In my code below I also reverse L. Then you can keep two pointers into R, updated for each entry in L: A pointer to the last entry in R that's too low, and a pointer to the first entry in R that's too high. When you advance to the next entry in L, each pointer might either move forward or stay put, but they won't have to move backwards. Thus, the second stage of the Horowitz-Sahni algorithm only takes linear time in the data generated in the first stage, plus linear time in the length of the output. Up to a constant factor, you can't do better than that (once you have committed to this meet-in-the-middle algorithm).

Here is a Python code with example input:

# Input
terms = [29371, 108810, 124019, 267363, 298330, 368607,
    438140, 453243, 515250, 575143, 695146, 840979, 868052, 999760]
(A,B) = (500000,600000)

# Subset iterator stolen from Sage
def subsets(X):
    yield []; pairs = []
    for x in X:
        pairs.append((2**len(pairs),x))
        for w in xrange(2**(len(pairs)-1), 2**(len(pairs))):
            yield [x for m, x in pairs if m & w]

# Modified Horowitz-Sahni with toolow and toohigh indices
L = sorted([(sum(S),S) for S in subsets(terms[:len(terms)/2])])
R = sorted([(sum(S),S) for S in subsets(terms[len(terms)/2:])])
(toolow,toohigh) = (-1,0)
for (Lsum,S) in reversed(L):
    while R[toolow+1][0] < A-Lsum and toolow < len(R)-1: toolow += 1
    while R[toohigh][0] <= B-Lsum and toohigh < len(R): toohigh += 1
    for n in xrange(toolow+1,toohigh):
        print '+'.join(map(str,S+R[n][1])),'=',sum(S+R[n][1])

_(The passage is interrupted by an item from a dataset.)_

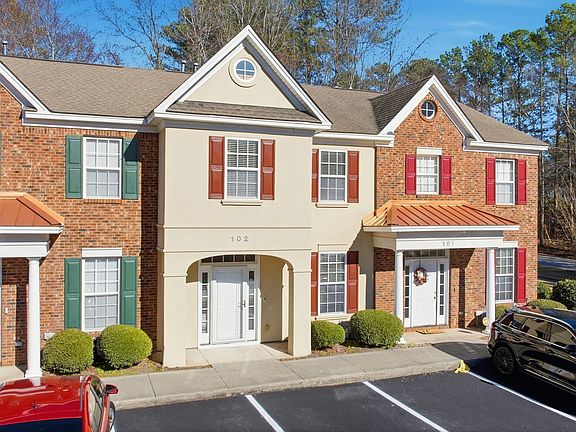 2nd image of 102 Tuscany Ct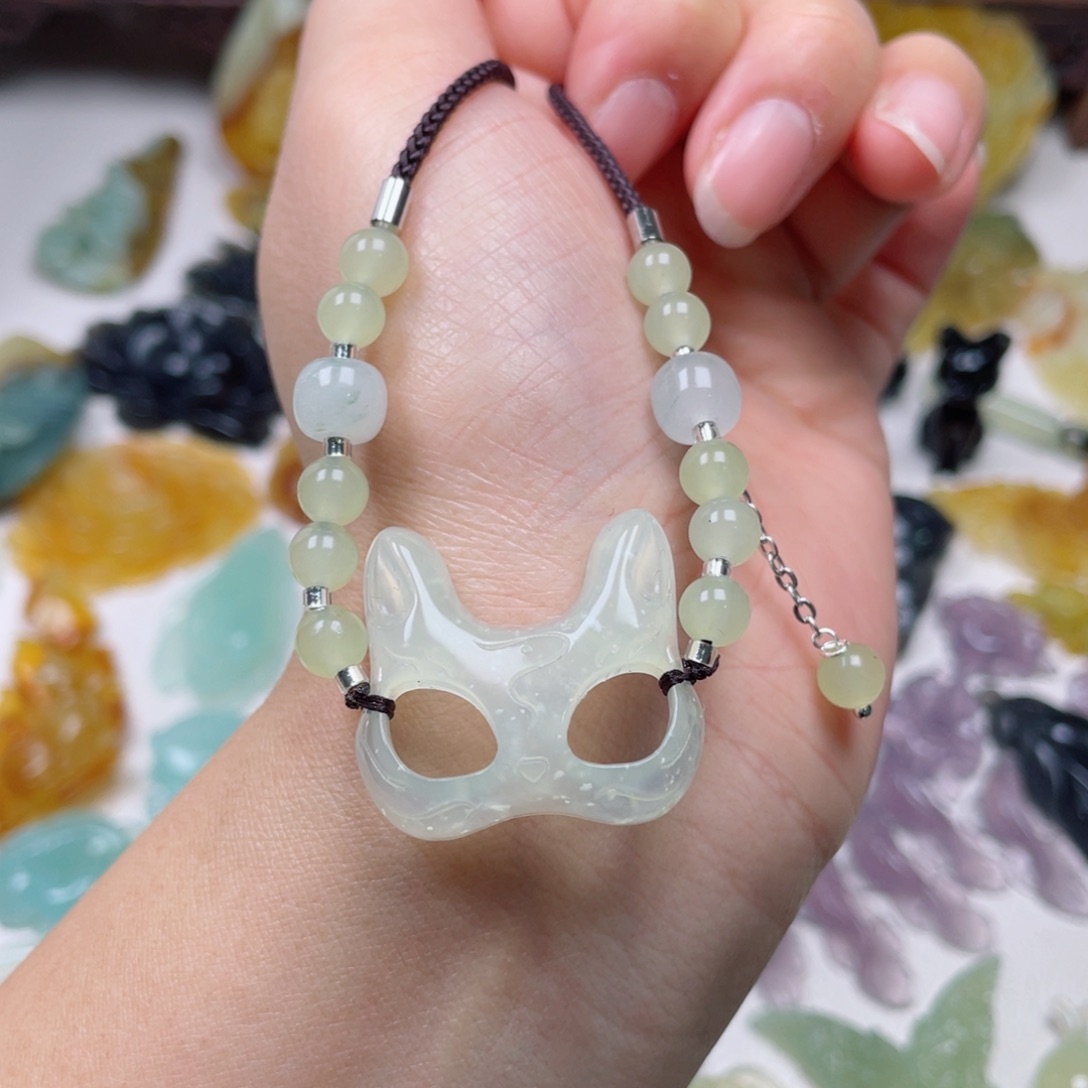 蛇纹石玉颈饰未镶嵌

"Moron" (I think he should change his user name) raises the reasonable issue of optimizing the algorithm a little further by skipping one of the sorts. Actually, because each list L and R is a list of sizes of subsets, you can do a combined generate and sort of each one in linear time! (That is, linear in the lengths of the lists.) L is the union of two lists of sums, those that include the first term, term[0], and those that don't. So actually you should just make one of these halves in sorted form, add a constant, and then do a merge of the two sorted lists. If you apply this idea recursively, you save a logarithmic factor in the time to make a sorted L, i.e., a factor of N in the original variable of the problem. This gives a good reason to sort both lists as you generate them. If you only sort one list, you have some binary searches that could reintroduce that factor of N; at best you have to optimize them somehow.

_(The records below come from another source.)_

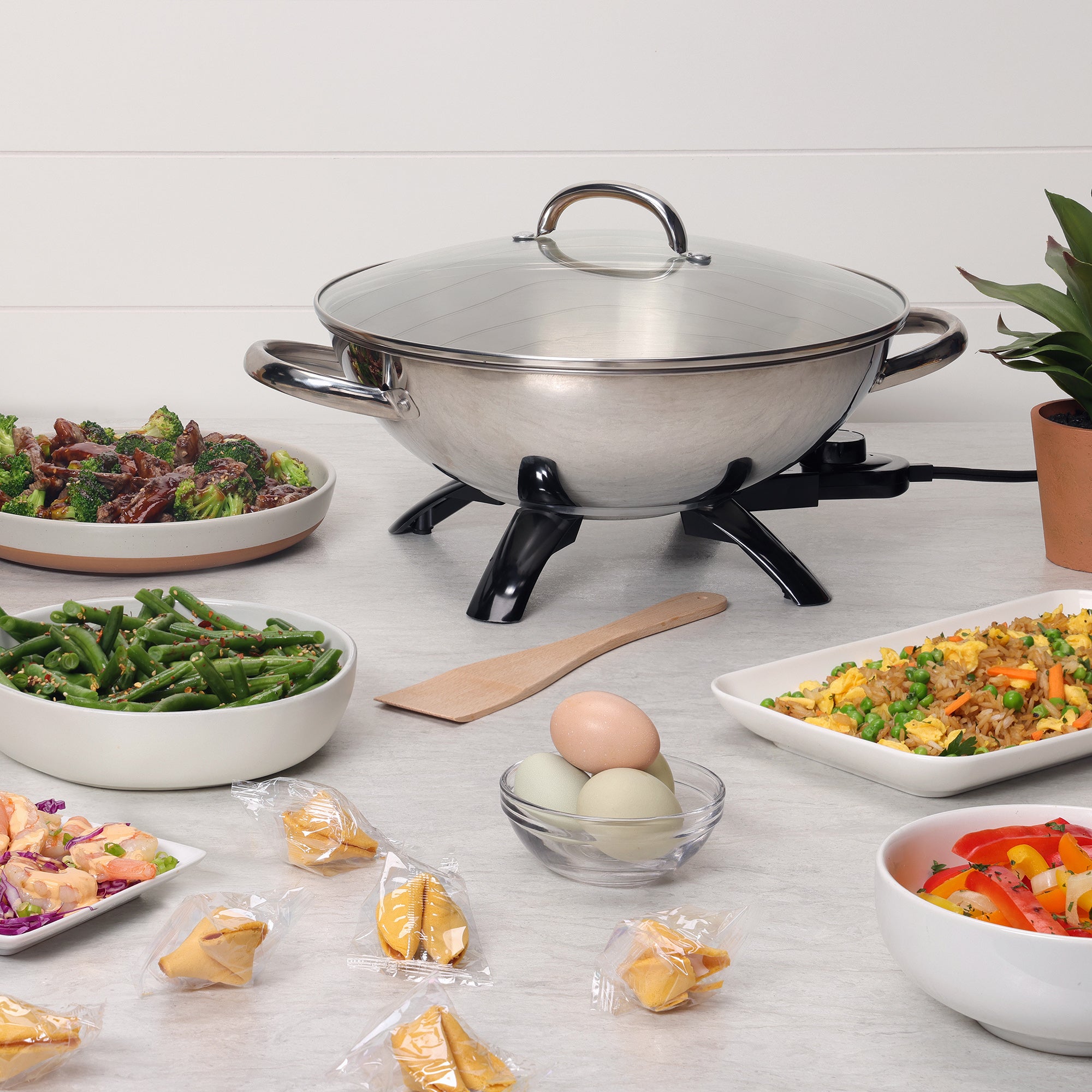 Presto 1500 Watt Stainless Steel Electric Wok w/Glass Lid & Spatula (Open Box) - VMInnovations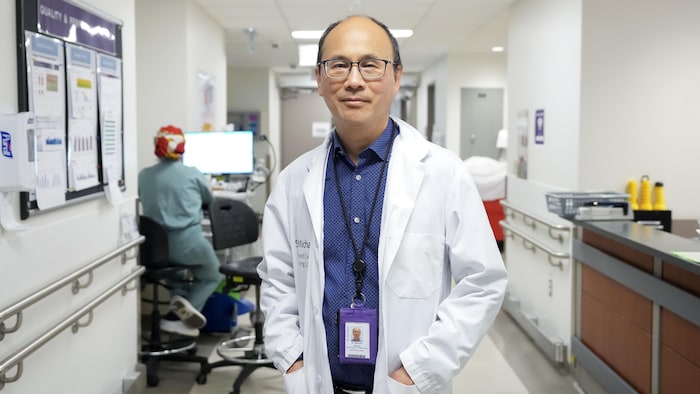 Le Dr Stephen Hwang dans un couloir de l'Hôpital St. Michael.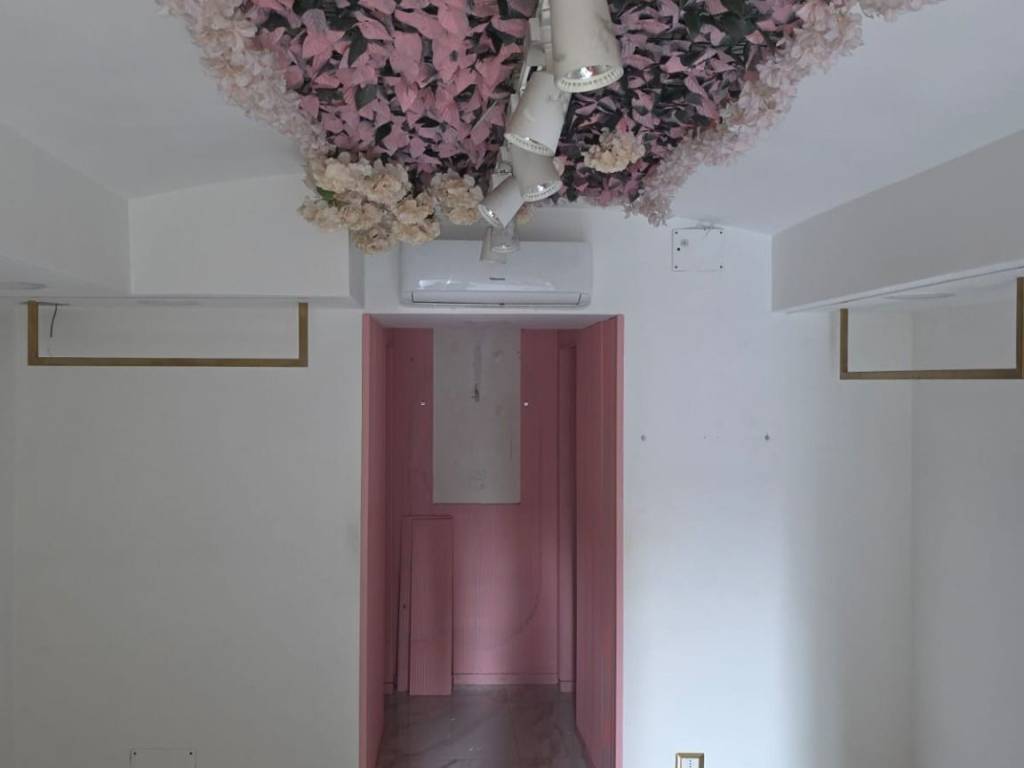 negozio in affitto a Napoli in zona Chiaia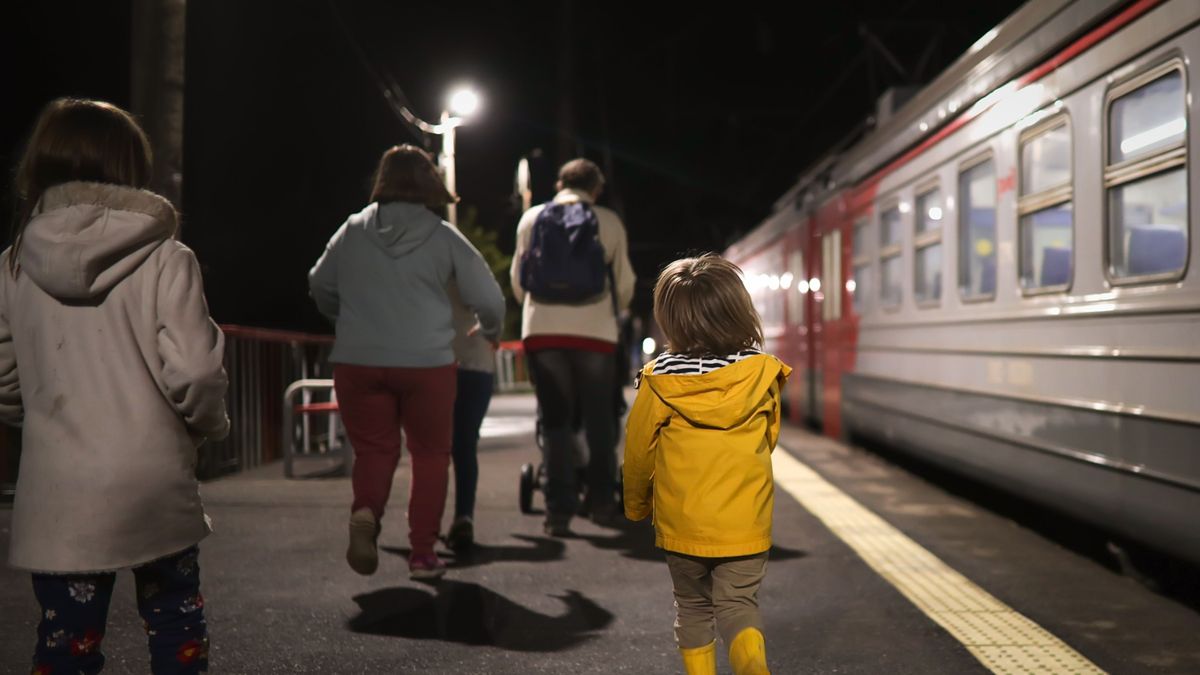 Пассажиры поезда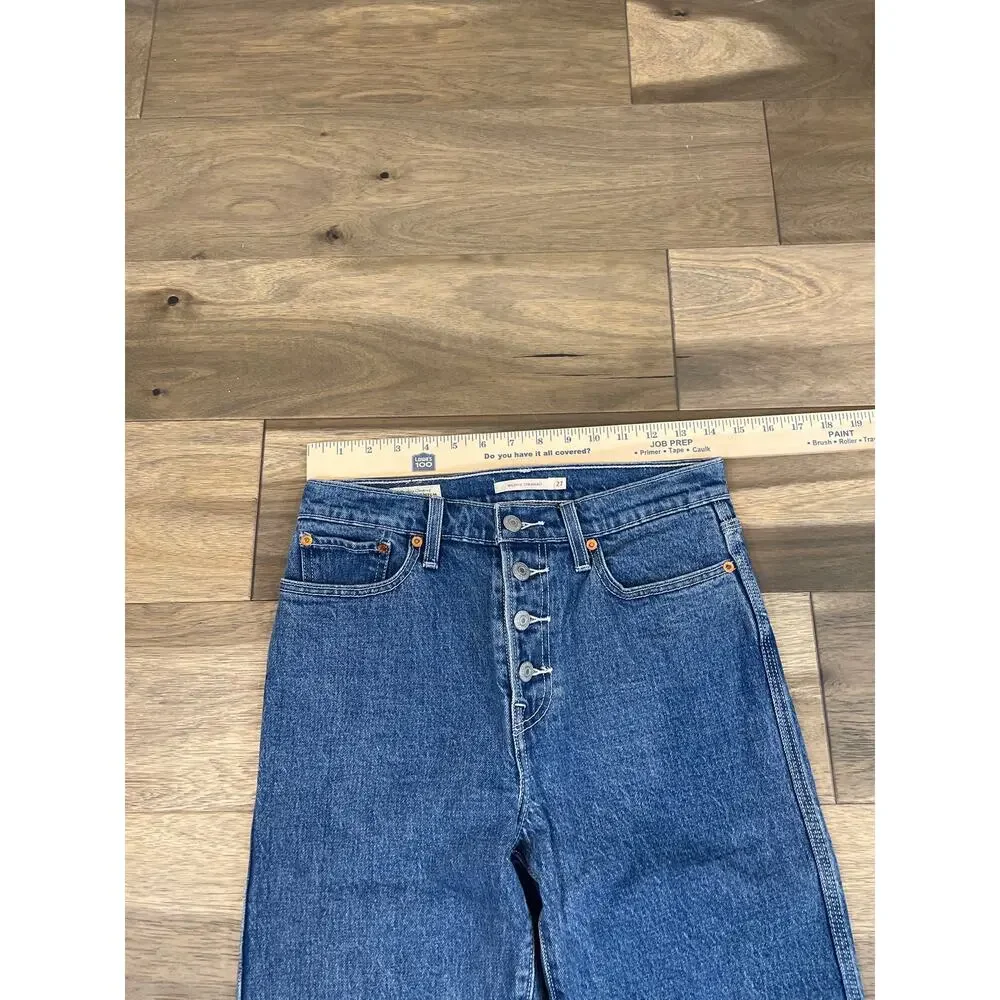Levi’s Premium Wedgie Straight Cropped High Rise Button Fly Raw Hem Cotton Denim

At first glance, a factor of O(N) could still be there for a different reason: If you want not just the subset sum, but the subset that makes the sum, then it looks like O(N) time and space to store each subset in L and in R. However, there is a data-sharing trick that also gets rid of that factor of O(N). The first step of the trick is to store each subset of the left or right half as a linked list of bits (1 if a term is included, 0 if it is not included). Then, when the list L is doubled in size as in the previous paragraph, the two linked lists for a subset and its partner can be shared, except at the head:

     0
     |
     v
1 -> 1 -> 0 -> ...

Actually, this linked list trick is an artifact of the cost model and never truly helpful. Because, in order to have pointers in a RAM architecture with O(1) cost, you have to define data words with O(log(memory)) bits. But if you have data words of this size, you might as well store each word as a single bit vector rather than with this pointer structure. I.e., if you need less than a gigaword of memory, then you can store each subset in a 32-bit word. If you need more than a gigaword, then you have a 64-bit architecture or an emulation of it (or maybe 48 bits), and you can still store each subset in one word. If you patch the RAM cost model to take account of word size, then this factor of N was never really there anyway.

So, interestingly, the time complexity for the original Horowitz-Sahni algorithm isn't O(N*2^(N/2)), it's O(2^(N/2)). Likewise the time complexity for this problem is O(K+2^(N/2)), where K is the length of the output.